Upon depletion of mosquito- and midgut-specific miR-1174, a total of 383 differentially expressed proteins (DEPs) were identified, among which 258 were upregulated and 125 were downregulated. Functional analysis of these DEPs using Gene Ontology (GO) and Kyoto Encyclopedia of Genes and Genomes (KEGG) enrichment suggested that miR-1174 plays important regulatory roles in amino acid metabolism, nucleotide metabolism, fatty acid metabolism and sugar metabolism pathways. A total of 292 differential metabolites were identified, of which 141 were upregulated and 151 were downregulated. Integrative analysis showed that the associated differential proteins and metabolites were mainly enriched in a variety of metabolic pathways, including glycolysis, citrate cycle, oxidative phosphorylation and amino acid metabolism. Specifically, the gene of one upregulated protein in miR-1174-depleted mosquitoes, purine nucleoside phosphorylase (PNP; AAEL002269), was associated with the purine, pyrimidine and niacin-nicotinamide metabolism pathways.
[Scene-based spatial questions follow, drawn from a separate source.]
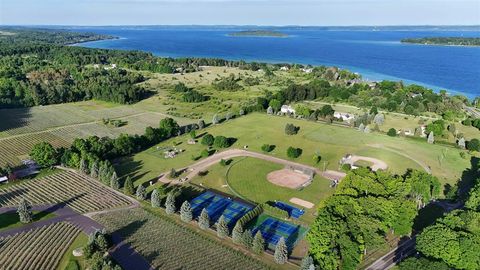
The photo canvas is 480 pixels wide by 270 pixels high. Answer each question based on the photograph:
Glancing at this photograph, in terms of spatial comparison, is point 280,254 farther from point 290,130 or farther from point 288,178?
point 290,130

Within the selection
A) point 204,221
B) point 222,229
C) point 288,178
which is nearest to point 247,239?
point 222,229

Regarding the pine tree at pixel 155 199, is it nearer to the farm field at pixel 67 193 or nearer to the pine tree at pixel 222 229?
the farm field at pixel 67 193

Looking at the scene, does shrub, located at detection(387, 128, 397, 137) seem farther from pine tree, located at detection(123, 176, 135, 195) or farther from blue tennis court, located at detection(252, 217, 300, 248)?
pine tree, located at detection(123, 176, 135, 195)

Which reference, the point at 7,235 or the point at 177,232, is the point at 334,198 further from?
the point at 7,235

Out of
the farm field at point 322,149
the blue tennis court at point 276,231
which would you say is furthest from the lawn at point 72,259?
the blue tennis court at point 276,231

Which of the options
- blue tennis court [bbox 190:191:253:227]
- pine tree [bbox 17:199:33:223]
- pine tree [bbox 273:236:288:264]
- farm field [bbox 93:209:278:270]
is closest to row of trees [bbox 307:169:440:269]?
pine tree [bbox 273:236:288:264]

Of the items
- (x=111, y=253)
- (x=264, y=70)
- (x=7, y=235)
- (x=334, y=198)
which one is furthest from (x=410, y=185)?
(x=264, y=70)
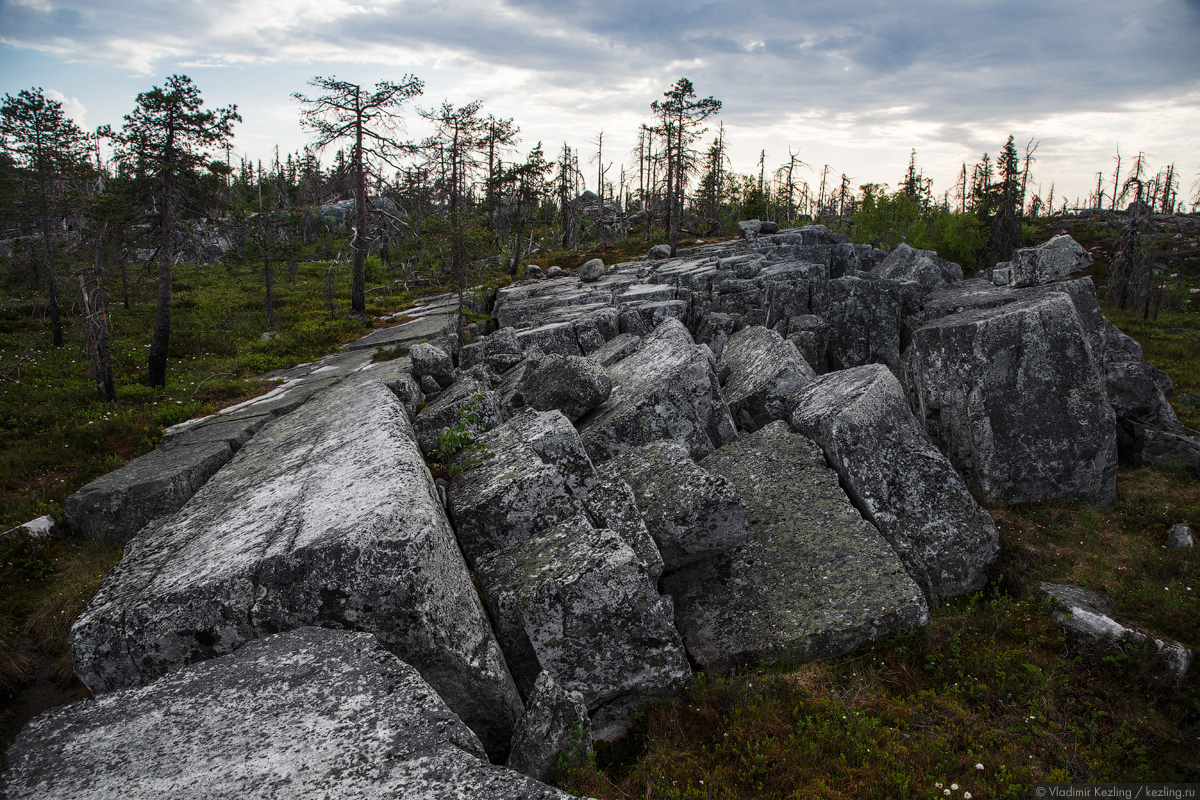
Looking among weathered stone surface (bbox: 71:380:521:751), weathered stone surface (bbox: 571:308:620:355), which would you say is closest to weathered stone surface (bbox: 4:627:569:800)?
weathered stone surface (bbox: 71:380:521:751)

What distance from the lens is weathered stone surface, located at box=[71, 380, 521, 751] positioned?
13.2 feet

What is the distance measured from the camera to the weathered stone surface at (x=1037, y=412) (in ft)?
27.3

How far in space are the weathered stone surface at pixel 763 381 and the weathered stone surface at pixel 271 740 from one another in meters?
7.08

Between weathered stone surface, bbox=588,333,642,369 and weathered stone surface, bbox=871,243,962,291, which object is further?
weathered stone surface, bbox=871,243,962,291

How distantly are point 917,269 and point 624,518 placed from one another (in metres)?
16.7

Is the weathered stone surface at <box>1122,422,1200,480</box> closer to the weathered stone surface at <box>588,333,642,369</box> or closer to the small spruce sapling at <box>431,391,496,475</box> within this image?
the weathered stone surface at <box>588,333,642,369</box>

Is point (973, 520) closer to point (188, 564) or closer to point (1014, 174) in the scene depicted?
point (188, 564)

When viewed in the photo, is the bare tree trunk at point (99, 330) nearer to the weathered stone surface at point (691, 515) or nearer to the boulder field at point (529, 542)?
the boulder field at point (529, 542)

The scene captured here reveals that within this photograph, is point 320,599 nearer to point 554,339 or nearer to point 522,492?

PNP knockdown seriously inhibited blood digestion and ovary development and increased adult mortality. Mechanically, PNP depletion led to a significant downregulation of the vitellogenin gene (Vg); in addition, some important genes in the ecdysone signaling and insulin-like peptide signaling pathways related to ovary development were affected.

CONCLUSIONS

This study demonstrates differential accumulation of proteins and metabolites in miR-1174-depleted Ae. aegypti mosquitoes using proteomic and metabolomic techniques. The results provide functional evidence for the role of the upregulated gene PNP in gut physiological activities. Our findings highlight key molecular changes in miR-1174-depleted Ae. aegypti mosquitoes and thus provide a basis and novel insights for increased understanding of the molecular mechanism involved in a lineage-specific miRNA in mosquito vectors.